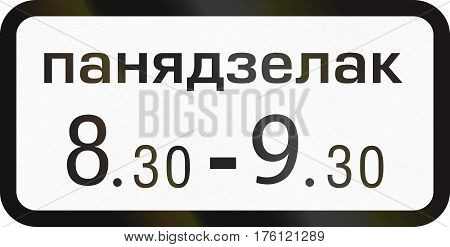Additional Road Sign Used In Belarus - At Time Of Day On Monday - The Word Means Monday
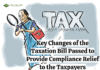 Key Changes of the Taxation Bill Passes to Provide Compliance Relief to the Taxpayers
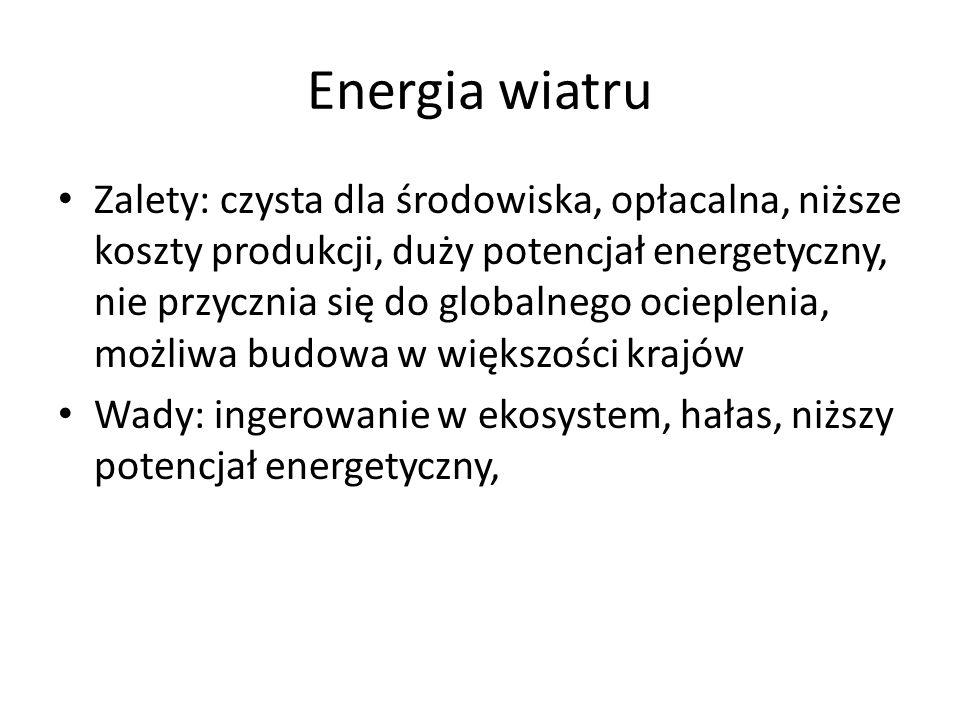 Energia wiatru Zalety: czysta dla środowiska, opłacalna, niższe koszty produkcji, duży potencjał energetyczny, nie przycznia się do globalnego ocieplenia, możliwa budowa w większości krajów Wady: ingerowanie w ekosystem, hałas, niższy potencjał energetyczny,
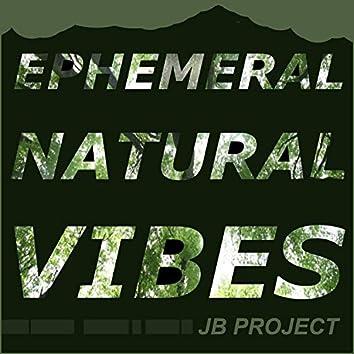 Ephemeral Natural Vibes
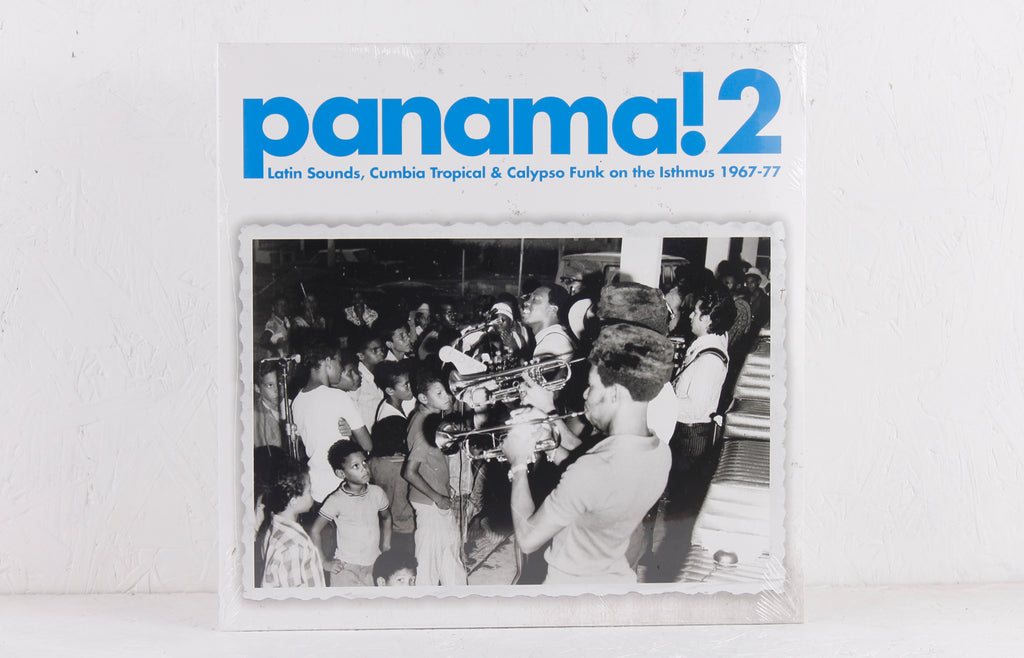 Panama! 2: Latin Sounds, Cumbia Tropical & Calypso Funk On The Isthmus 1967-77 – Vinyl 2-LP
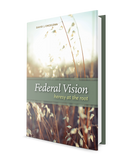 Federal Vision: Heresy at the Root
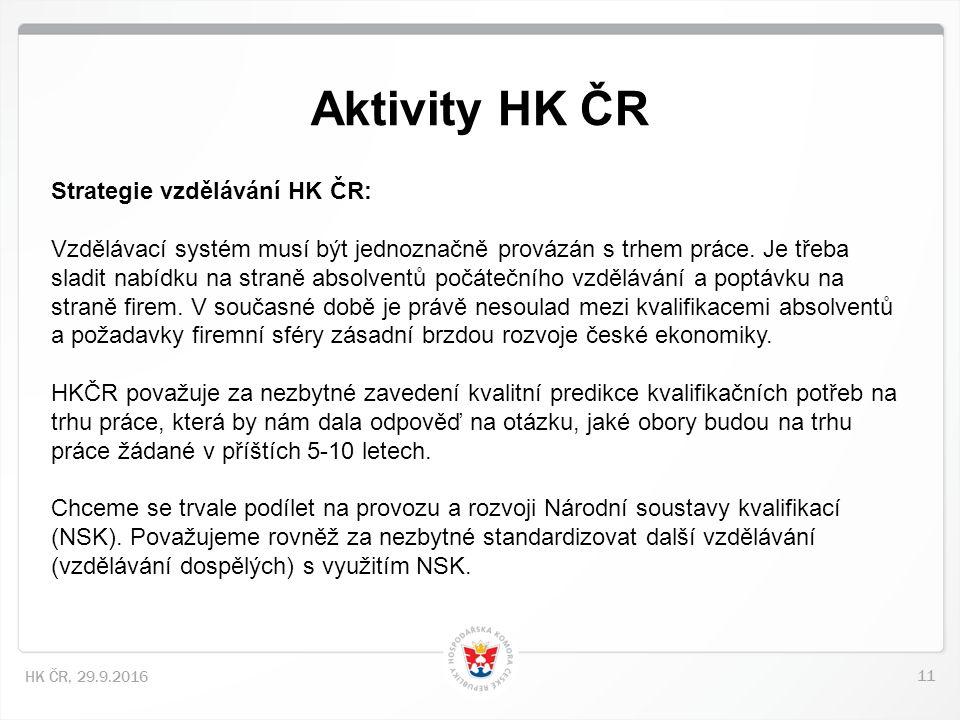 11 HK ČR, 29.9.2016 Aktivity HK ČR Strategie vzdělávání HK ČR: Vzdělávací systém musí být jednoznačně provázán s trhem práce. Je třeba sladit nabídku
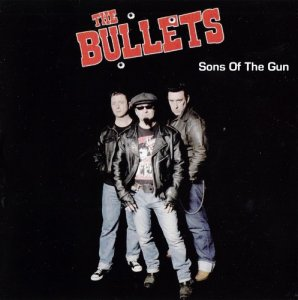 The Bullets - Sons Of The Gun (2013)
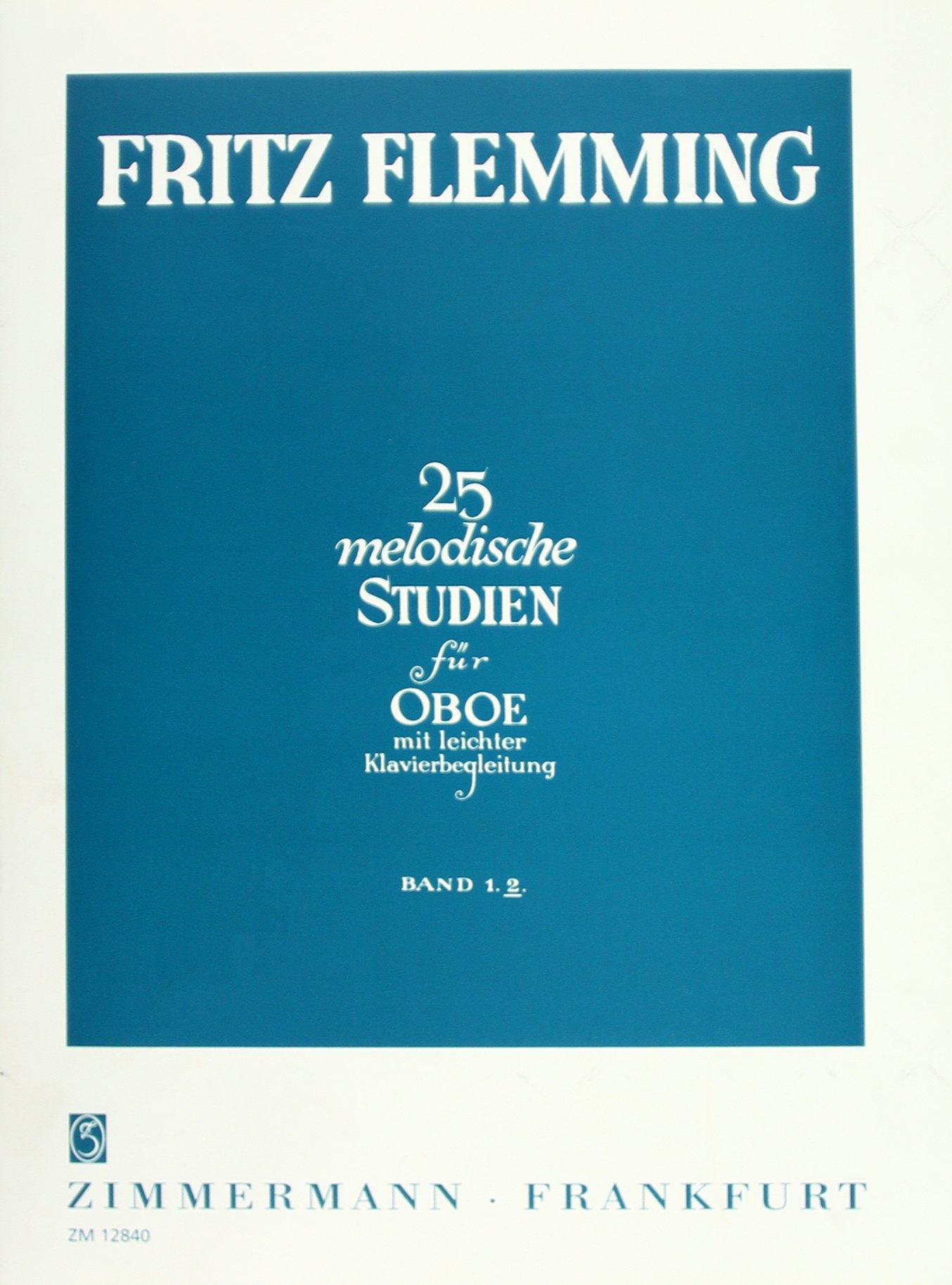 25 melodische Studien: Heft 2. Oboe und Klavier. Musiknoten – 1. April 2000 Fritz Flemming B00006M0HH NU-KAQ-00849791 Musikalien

____________________

EXERCISE OBJECTIVE: Where a picture appears, omit it, and otherwise retype the material exactly.

ANSWER SECTION:
Additional Road Sign Used In Belarus - At Time Of Day On Monday - The Word Means Monday
 Key Changes of the Taxation Bill Passes to Provide Compliance Relief to the Taxpayers
 Energia wiatru Zalety: czysta dla środowiska, opłacalna, niższe koszty produkcji, duży potencjał energetyczny, nie przycznia się do globalnego ocieplenia, możliwa budowa w większości krajów Wady: ingerowanie w ekosystem, hałas, niższy potencjał energetyczny,
 Ephemeral Natural Vibes
 Panama! 2: Latin Sounds, Cumbia Tropical & Calypso Funk On The Isthmus 1967-77 – Vinyl 2-LP
 Federal Vision: Heresy at the Root
 11 HK ČR, 29.9.2016 Aktivity HK ČR Strategie vzdělávání HK ČR: Vzdělávací systém musí být jednoznačně provázán s trhem práce. Je třeba sladit nabídku
 The Bullets - Sons Of The Gun (2013)
 25 melodische Studien: Heft 2. Oboe und Klavier. Musiknoten – 1. April 2000 Fritz Flemming B00006M0HH NU-KAQ-00849791 Musikalien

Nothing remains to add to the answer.